> [Data excerpts]:
※

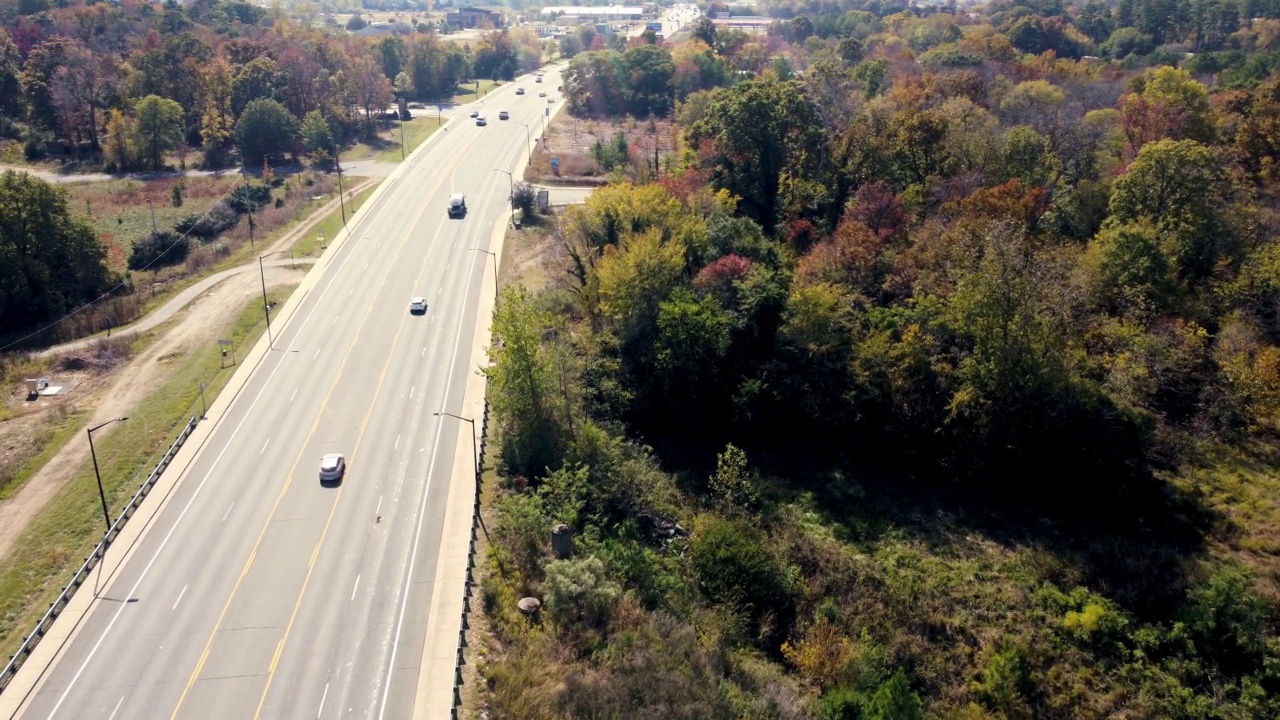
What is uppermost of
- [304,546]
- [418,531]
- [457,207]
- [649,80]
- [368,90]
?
[649,80]

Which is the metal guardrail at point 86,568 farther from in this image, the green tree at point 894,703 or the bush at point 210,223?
the bush at point 210,223

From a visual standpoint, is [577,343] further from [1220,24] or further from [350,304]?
[1220,24]

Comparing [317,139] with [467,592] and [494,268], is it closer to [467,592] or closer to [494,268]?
[494,268]

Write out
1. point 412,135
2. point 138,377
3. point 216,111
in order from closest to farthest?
point 138,377, point 216,111, point 412,135

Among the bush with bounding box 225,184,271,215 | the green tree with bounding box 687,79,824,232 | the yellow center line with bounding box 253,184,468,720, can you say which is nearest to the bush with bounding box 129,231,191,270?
the bush with bounding box 225,184,271,215

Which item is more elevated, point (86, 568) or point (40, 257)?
point (40, 257)

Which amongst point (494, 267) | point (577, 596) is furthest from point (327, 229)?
point (577, 596)
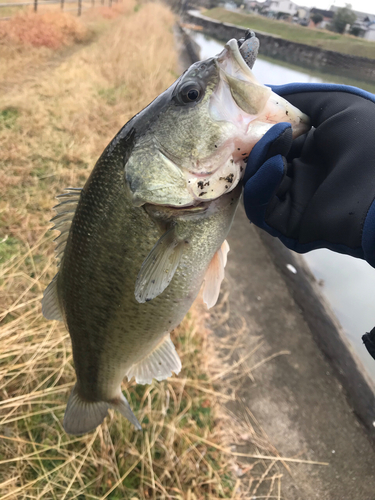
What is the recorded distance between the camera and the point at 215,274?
5.33 feet

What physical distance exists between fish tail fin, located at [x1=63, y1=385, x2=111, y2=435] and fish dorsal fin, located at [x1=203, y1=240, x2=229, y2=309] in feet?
2.96

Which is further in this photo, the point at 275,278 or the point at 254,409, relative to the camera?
the point at 275,278

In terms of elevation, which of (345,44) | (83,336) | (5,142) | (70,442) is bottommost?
(70,442)

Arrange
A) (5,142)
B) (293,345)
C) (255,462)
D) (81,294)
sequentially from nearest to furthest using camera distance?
(81,294) < (255,462) < (293,345) < (5,142)

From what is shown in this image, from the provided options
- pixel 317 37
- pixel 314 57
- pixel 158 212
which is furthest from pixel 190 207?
pixel 314 57

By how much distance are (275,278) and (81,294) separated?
3831mm

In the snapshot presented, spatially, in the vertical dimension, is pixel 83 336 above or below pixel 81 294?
below

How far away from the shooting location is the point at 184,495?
2.33 m

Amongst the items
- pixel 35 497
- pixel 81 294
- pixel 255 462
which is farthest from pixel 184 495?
Answer: pixel 81 294

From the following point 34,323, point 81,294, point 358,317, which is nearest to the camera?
point 81,294

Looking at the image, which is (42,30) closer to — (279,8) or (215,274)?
(279,8)

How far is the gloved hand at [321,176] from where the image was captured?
120 centimetres

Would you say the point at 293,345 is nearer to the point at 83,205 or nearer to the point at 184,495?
the point at 184,495

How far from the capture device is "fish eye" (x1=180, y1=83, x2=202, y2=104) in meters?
1.25
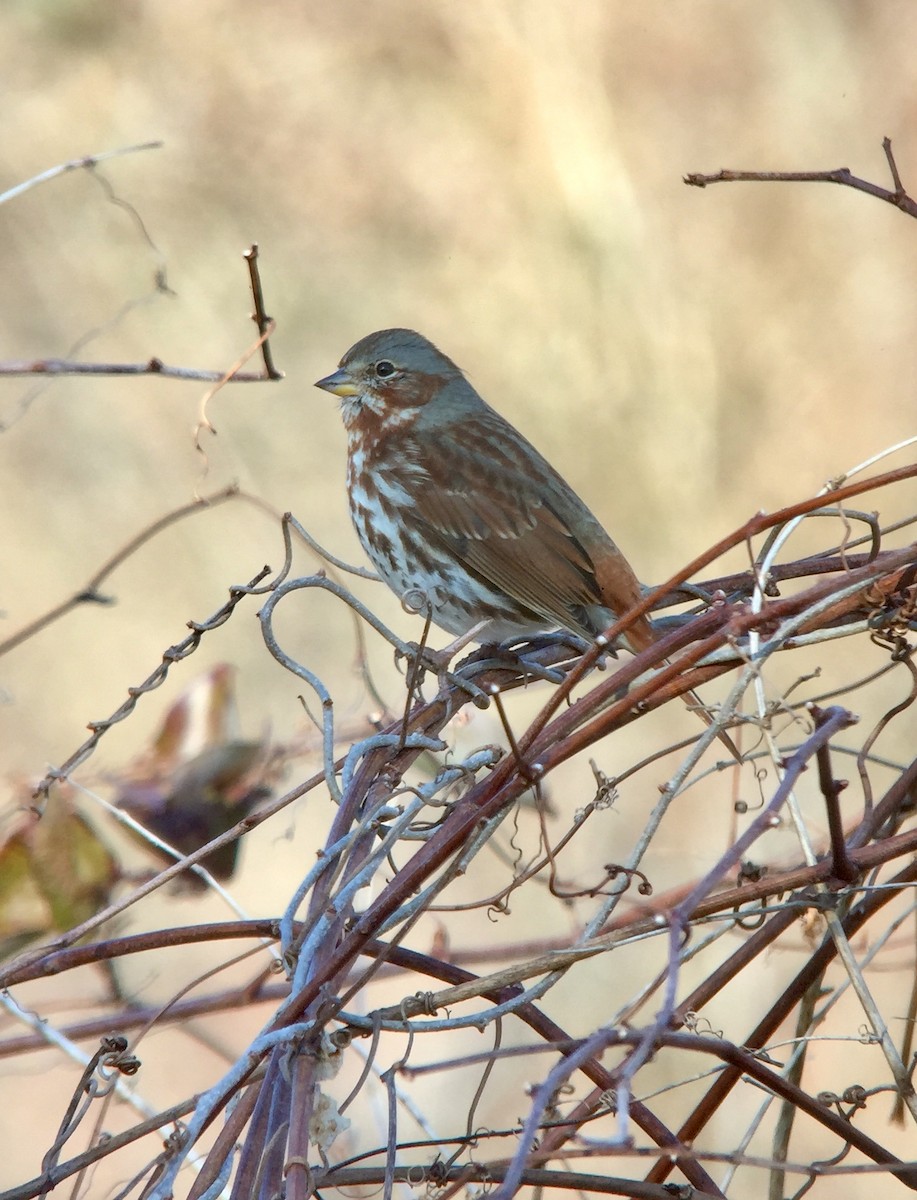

※

> [Task details]: From the records above, keep only the lines containing the word "image", matching case exactly.

> [Exercise solution]:
Which is the metal guardrail at point 86,568 farther from in this image, the green tree at point 894,703 or the bush at point 210,223?
From what is shown in this image, from the provided options
Looking at the image, which is (42,30) closer to — (279,8) or (215,274)?
How far is the gloved hand at [321,176] from where the image was captured?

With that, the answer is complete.